◆ EXCERPT ◆
= = = = = = =

Automatic capture of an amputee’s own natural biological arm motion for embedding into their motorised prosthetic arm is a goal that could potentially aid in the use of this type of therapeutic device. In 2007, of the approximately 301 million people in the USA, about 1.7 million were living with limb loss, many of which are upper limb amputees. Quality of life of many of these amputees may be improved through the use of a motorised prosthetic arm, but there are currently limitations of being able to embed into these arms the desired natural motion of the amputee.
This research aims to investigate capturing a single-arm amputee’s natural motion from their remaining biological arm, and automatically translating this into a control algorithm for prosthetic arm motion that may be activated on command. This was done by developing an imaging system for capturing natural arm motion, replaying of the motion on a prosthetic arm, and assessing the performance, functionality and useability of the developed system.
Capturing of natural arm motion was done by developing a custom developed stereo imaging system. The imaging system comprised a portable four-mirror single camera stereographic camera unit housing incorporating a one megapixel monochrome industrial camera capable of infra-red imaging. The system had a capture area of suitable size for tracking a person’s arm motion whilst requiring minimal setup time and being relatively inexpensive.

= = = = = = =

◆ EXCERPTED RECORDS ◆
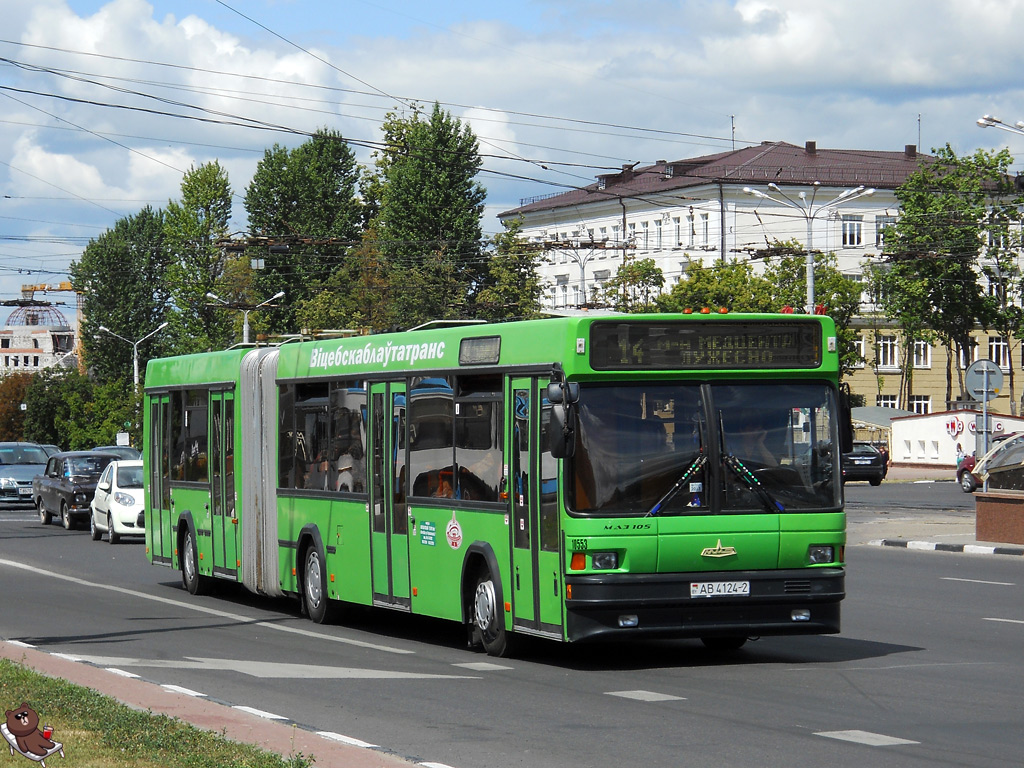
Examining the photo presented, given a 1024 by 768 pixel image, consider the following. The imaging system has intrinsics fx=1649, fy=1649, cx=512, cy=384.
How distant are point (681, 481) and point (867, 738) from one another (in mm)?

= = = = = = =

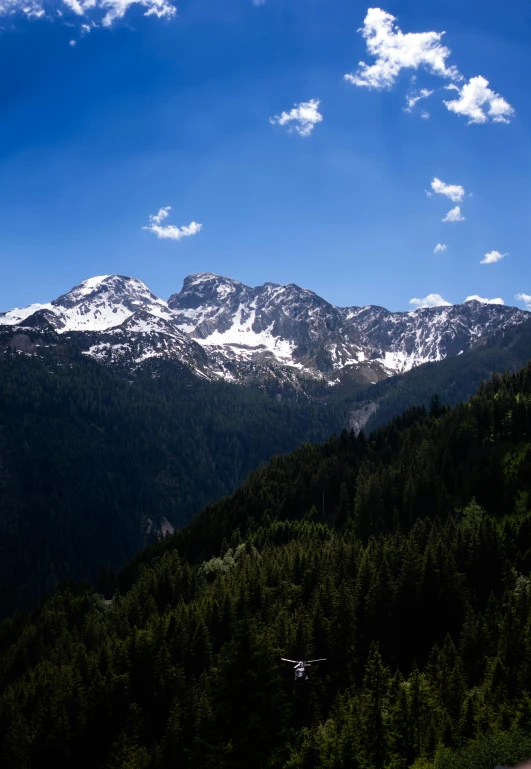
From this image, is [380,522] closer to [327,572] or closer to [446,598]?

= = = = = = =

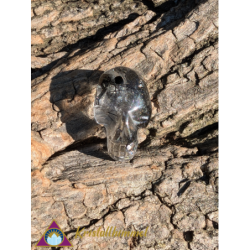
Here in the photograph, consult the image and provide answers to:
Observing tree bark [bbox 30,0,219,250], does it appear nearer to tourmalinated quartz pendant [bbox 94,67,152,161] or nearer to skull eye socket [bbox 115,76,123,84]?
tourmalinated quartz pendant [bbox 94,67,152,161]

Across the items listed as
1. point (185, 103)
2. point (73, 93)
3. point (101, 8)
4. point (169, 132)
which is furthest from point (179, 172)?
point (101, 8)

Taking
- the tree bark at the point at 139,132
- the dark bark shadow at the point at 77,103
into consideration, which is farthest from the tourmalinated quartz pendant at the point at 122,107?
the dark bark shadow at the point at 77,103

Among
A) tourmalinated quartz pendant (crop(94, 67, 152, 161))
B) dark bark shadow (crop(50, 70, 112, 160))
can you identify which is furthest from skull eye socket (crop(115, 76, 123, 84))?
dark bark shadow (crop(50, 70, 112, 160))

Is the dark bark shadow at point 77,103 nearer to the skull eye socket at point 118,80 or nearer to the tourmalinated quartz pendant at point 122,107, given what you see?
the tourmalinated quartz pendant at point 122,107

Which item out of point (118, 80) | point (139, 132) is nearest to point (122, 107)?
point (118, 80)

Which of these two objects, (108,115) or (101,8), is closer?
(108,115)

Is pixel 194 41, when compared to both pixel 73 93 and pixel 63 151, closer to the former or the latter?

= = = = = = =

◆ DIRECTIONS ◆
1/ Reproduce the part of the prosthetic arm text that begins at "Capturing of natural" and stops after "being relatively inexpensive.".
2/ List each aspect of the developed system that the prosthetic arm text says was assessed.

◆ YOUR WRITTEN ANSWERS ◆
1/
Capturing of natural arm motion was done by developing a custom developed stereo imaging system. The imaging system comprised a portable four-mirror single camera stereographic camera unit housing incorporating a one megapixel monochrome industrial camera capable of infra-red imaging. The system had a capture area of suitable size for tracking a person’s arm motion whilst requiring minimal setup time and being relatively inexpensive.

2/
Performance
Functionality
Useability